[[ SELECTED EXTRACT, beginning ]]
I am very interested in the results of this test. I started taking vitamin D after my last heart surgery and hope there are many benefits.

June 27, 2009 - 6:57pm
EmpowHER Guest

The link between cancer rates and vitamin D deficiency was first proposed in 1980 by Garland. Since that time, 60 epidemiology studies have supported the hypothesis, a double blind placebo study confirmed up to a 77% reduction in cancer incidence for those on vitamin D supplements and two years ago the Canadian Cancer Society started recommending that everyone take vitamin D to prevent cancer. Experts on vitamin D will tell you the extent of the data on vitamin D preventing cancer is now as extensive as the data on smoking causing cancer. Correcting vitamin D deficiency is now so well accepted it is almost part of standard medical care. If your primary care physician does not check your levels it’s time to get a new doctor! At this late stage, NIH wants to start a placebo controlled study to prove that correcting a deficiency is good for you. (We are all deficient thanks to that other great piece of advice to stay out of the sun at all costs) Even worse, the study will probably come out negative because who in their right mind would stay on placebo for years and deliberately remain deficient. Once the participants in the study learn about vitamin D they will either drop out of the study or start taking extra vitamin D in case they are on placebo and the effect will be lost. In addition, fish oil contains significant amounts of vitamin A so unfortunately, apart from being 20 years too late with this study NIH has chosen to combine vitamin D with the one molecule on the planet that is known to antagonize the effects of vitamin D. Truly stunning!!!
[[ SELECTED EXTRACT, end ]]
[[ DATASET ENTRIES, beginning ]]
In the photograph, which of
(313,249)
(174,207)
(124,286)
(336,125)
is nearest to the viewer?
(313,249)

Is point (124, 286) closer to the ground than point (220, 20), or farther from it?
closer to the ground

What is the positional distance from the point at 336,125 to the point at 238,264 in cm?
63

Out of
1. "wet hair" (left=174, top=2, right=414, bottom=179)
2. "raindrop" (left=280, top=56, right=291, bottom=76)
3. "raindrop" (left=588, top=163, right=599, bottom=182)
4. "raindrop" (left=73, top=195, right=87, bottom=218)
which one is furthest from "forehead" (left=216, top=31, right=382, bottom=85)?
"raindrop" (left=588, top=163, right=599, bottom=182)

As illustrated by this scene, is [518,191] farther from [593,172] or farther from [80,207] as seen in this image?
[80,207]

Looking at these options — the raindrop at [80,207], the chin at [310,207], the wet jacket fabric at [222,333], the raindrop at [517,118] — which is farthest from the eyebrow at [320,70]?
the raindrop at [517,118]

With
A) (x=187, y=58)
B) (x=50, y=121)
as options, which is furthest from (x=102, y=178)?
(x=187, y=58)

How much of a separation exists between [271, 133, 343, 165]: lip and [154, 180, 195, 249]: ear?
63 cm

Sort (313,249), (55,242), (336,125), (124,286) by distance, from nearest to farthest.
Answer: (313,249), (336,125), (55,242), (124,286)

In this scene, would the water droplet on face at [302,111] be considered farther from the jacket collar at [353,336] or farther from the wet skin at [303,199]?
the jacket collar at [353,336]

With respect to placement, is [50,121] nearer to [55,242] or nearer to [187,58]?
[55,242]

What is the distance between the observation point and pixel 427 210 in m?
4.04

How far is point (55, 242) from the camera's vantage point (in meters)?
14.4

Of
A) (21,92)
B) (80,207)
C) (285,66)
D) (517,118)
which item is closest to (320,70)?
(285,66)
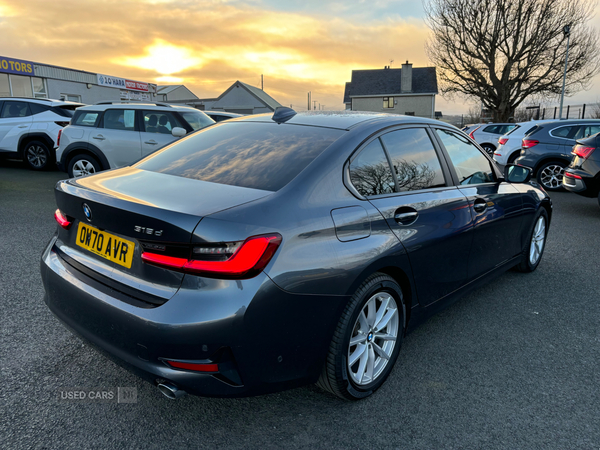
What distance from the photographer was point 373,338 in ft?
8.64

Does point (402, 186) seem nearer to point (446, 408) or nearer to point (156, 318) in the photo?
point (446, 408)

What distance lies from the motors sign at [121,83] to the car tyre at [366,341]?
112 ft

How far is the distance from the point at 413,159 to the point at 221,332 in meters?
1.80

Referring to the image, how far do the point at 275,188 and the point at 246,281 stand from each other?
552 mm

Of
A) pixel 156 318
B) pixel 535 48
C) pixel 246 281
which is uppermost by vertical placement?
pixel 535 48

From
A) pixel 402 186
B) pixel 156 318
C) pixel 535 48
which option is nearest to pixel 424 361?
pixel 402 186

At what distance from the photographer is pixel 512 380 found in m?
2.81

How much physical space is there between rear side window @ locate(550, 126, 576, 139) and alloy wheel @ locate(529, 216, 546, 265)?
7.12m

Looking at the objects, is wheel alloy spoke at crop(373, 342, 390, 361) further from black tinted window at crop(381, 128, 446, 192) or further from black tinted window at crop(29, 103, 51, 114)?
black tinted window at crop(29, 103, 51, 114)

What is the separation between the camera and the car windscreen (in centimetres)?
245

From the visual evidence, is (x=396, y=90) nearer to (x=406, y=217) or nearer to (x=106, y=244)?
(x=406, y=217)

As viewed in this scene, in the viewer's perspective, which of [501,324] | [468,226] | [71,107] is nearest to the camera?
[468,226]

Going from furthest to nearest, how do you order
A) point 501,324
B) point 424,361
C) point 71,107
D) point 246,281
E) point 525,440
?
point 71,107 < point 501,324 < point 424,361 < point 525,440 < point 246,281

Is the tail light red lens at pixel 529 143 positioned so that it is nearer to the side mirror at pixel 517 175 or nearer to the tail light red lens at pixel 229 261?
the side mirror at pixel 517 175
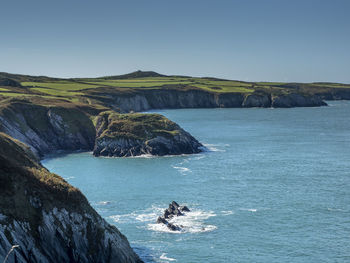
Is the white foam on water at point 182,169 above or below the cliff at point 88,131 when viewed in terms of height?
below

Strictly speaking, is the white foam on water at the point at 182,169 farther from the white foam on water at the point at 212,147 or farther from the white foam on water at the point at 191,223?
the white foam on water at the point at 191,223

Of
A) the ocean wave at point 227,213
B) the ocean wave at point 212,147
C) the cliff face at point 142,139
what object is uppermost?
the cliff face at point 142,139

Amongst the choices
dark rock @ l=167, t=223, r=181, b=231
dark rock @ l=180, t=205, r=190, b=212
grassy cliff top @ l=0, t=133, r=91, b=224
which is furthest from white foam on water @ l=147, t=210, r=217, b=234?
grassy cliff top @ l=0, t=133, r=91, b=224

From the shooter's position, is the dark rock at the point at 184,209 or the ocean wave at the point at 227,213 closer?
the ocean wave at the point at 227,213

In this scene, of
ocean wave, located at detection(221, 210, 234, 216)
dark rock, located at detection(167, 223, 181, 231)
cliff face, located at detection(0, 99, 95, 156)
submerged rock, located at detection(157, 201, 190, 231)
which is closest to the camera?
dark rock, located at detection(167, 223, 181, 231)

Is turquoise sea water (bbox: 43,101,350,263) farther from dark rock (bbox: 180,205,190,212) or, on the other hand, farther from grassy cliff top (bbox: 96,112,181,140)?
grassy cliff top (bbox: 96,112,181,140)

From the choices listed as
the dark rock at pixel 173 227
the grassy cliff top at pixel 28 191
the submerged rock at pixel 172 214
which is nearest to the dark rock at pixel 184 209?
the submerged rock at pixel 172 214
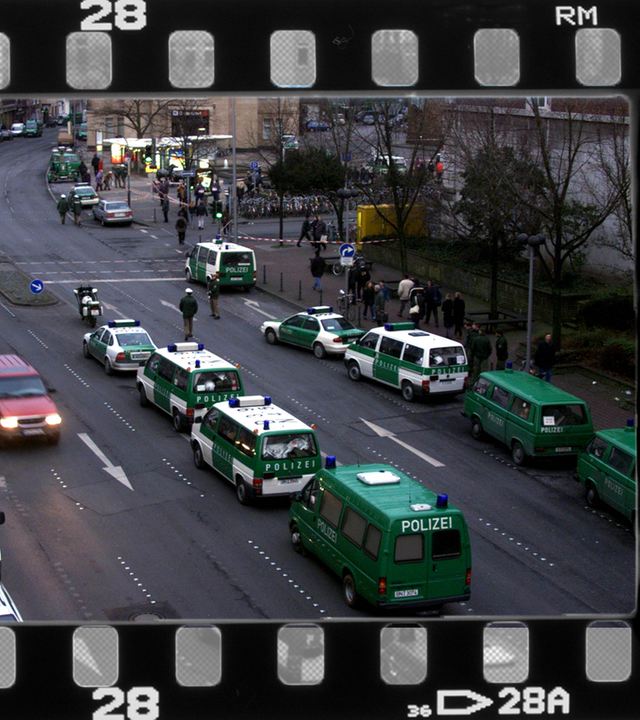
[[ DATASET ENTRIES, end ]]
## [QUESTIONS ON THE MATERIAL]
1. In the vitamin D comment, who first proposed the link between cancer rates and vitamin D deficiency, and in what year?
2. Do these statements agree with the vitamin D comment? Answer yes or no for each, quoting the deciding words. (a) The Canadian Cancer Society began recommending vitamin D for everyone two years ago. (b) Forty epidemiology studies have supported the hypothesis. (c) Fish oil contains significant amounts of vitamin A.

## [ANSWERS TO THE EXERCISE]
1. Garland, in 1980.

2.
(a) Yes: "two years ago the Canadian Cancer Society started recommending that everyone take vitamin D to prevent cancer."
(b) No: "60 epidemiology studies have supported the hypothesis."
(c) Yes: "fish oil contains significant amounts of vitamin A."